Write out the line with "Back Yard Potager: 2" and every later line through the end of the data below, exactly as given, with no pictures in the copy.

(Collected data)
____
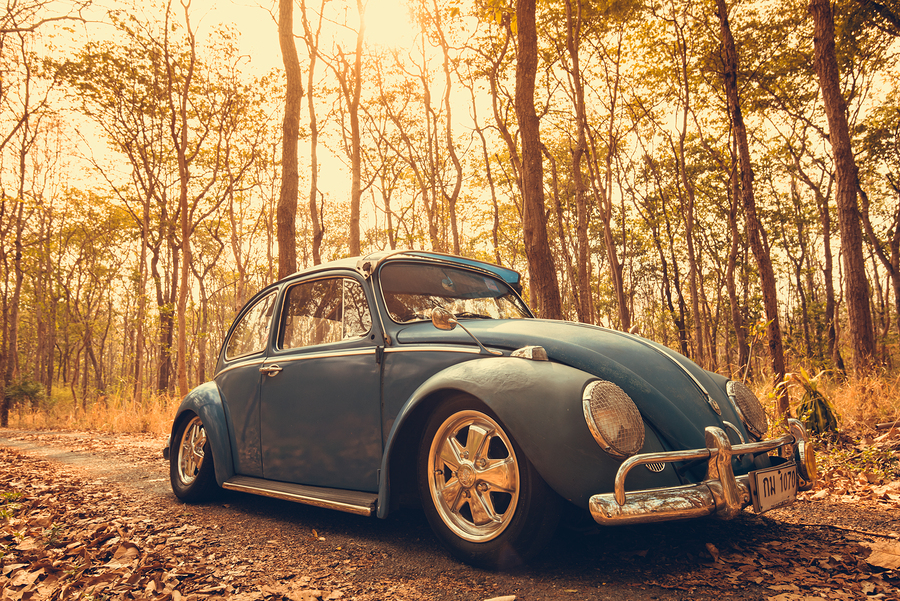 Nakhon Ratchasima THAILAND - MAY 1 : Volkswagen retro vintage car blue color in Forest Leaves Brown. on MAY 1 2016 in Nakhon Ratchasima Thailand. is Editorial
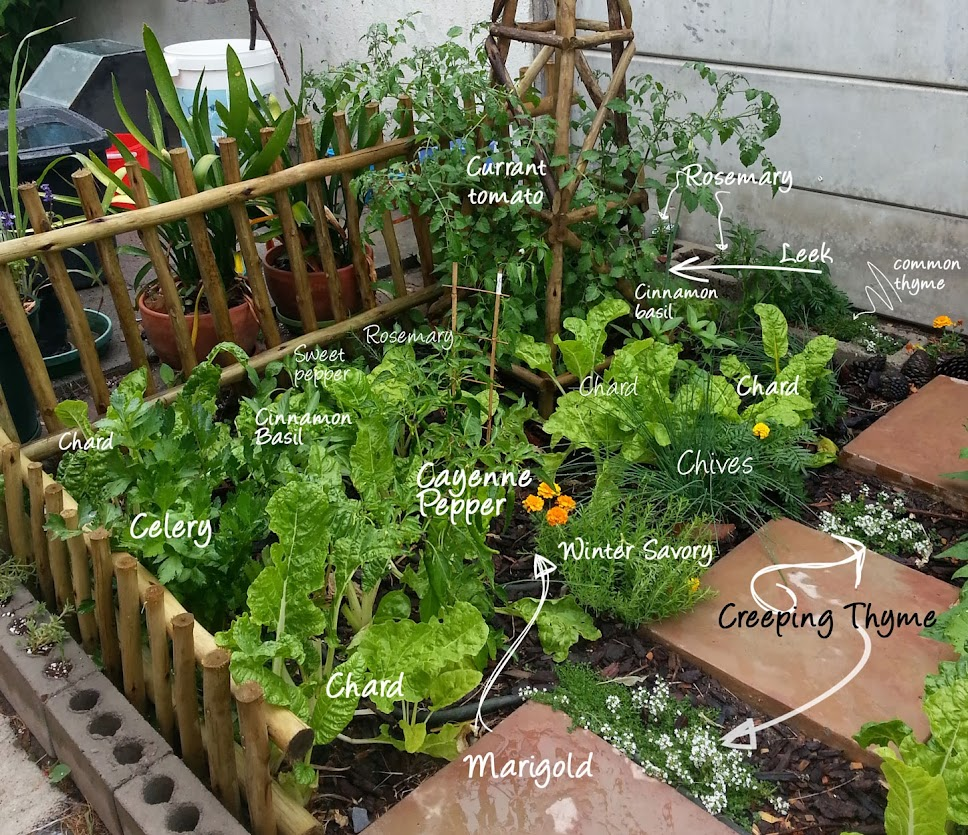 Back Yard Potager: 2 Month Progress Photos On Potager Garden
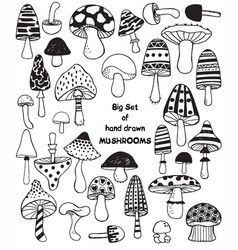 Big set of sketch hand drawn doodle mushrooms vector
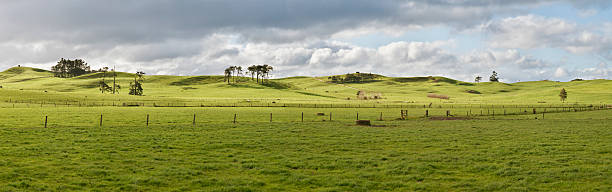 Farm in New Zealand stock photo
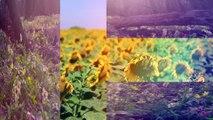 TranSlice: Hinge -  Split Screen Transition - Pixel Film Studios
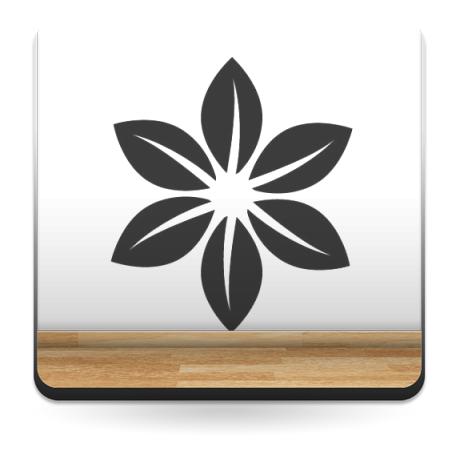 Geometría Floral IX imagen vinilo decorativo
____
__EXERCISE RESULT__
 Back Yard Potager: 2 Month Progress Photos On Potager Garden
 Big set of sketch hand drawn doodle mushrooms vector
 Farm in New Zealand stock photo
 TranSlice: Hinge -  Split Screen Transition - Pixel Film Studios
 Geometría Floral IX imagen vinilo decorativo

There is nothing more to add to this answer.